The task:
In the entries below, find the line containing "kingdom: Animalia", then copy it and every later line exactly, ending with the last line.

[Stored data entries]
----
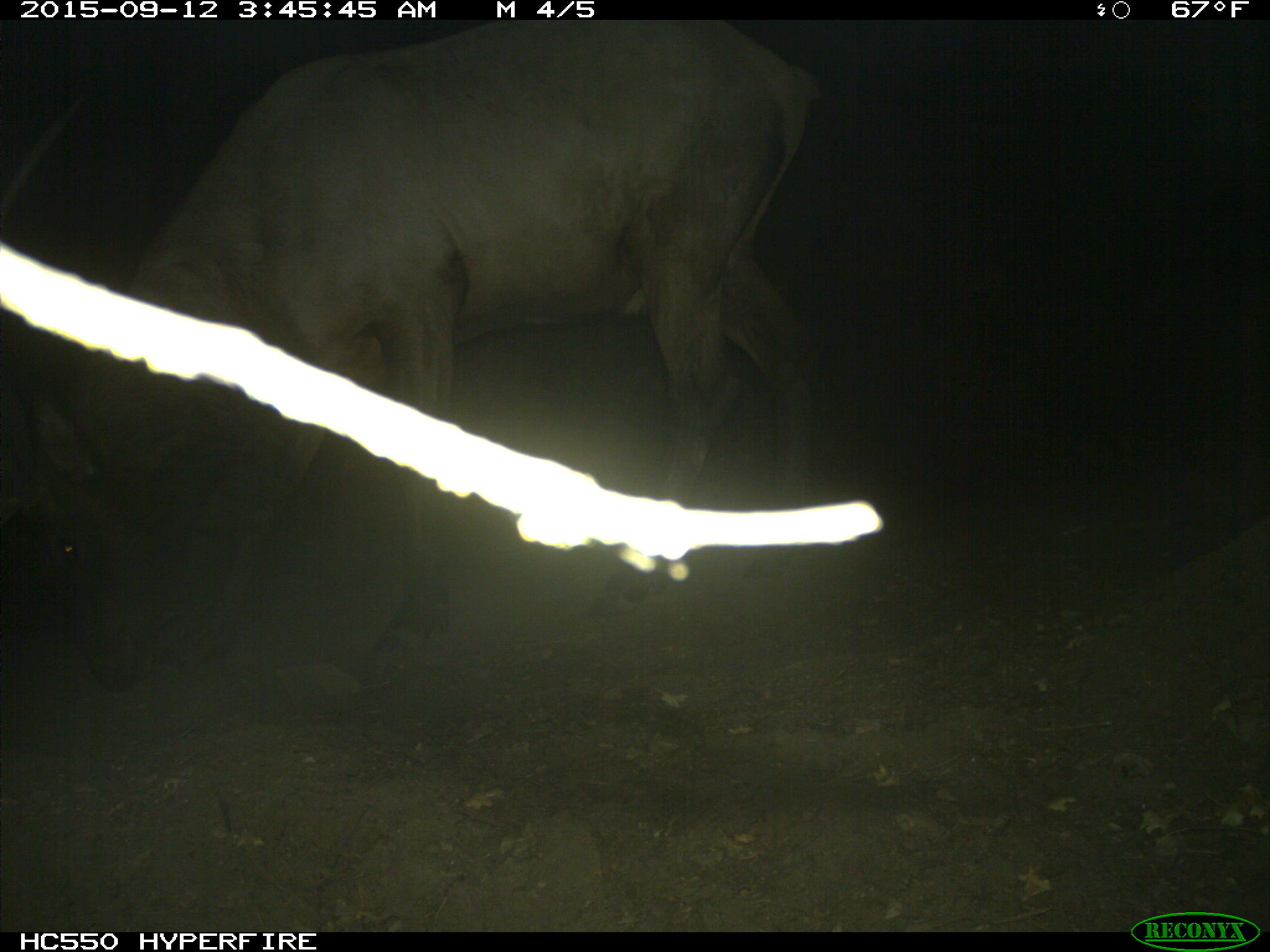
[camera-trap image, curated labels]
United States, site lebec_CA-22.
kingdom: Animalia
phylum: Chordata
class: Mammalia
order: Artiodactyla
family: Cervidae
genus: Cervus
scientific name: Cervus canadensis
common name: elk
Cervus canadensis (elk).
----
Written solution:
kingdom: Animalia
phylum: Chordata
class: Mammalia
order: Artiodactyla
family: Cervidae
genus: Cervus
scientific name: Cervus canadensis
common name: elk
Cervus canadensis (elk).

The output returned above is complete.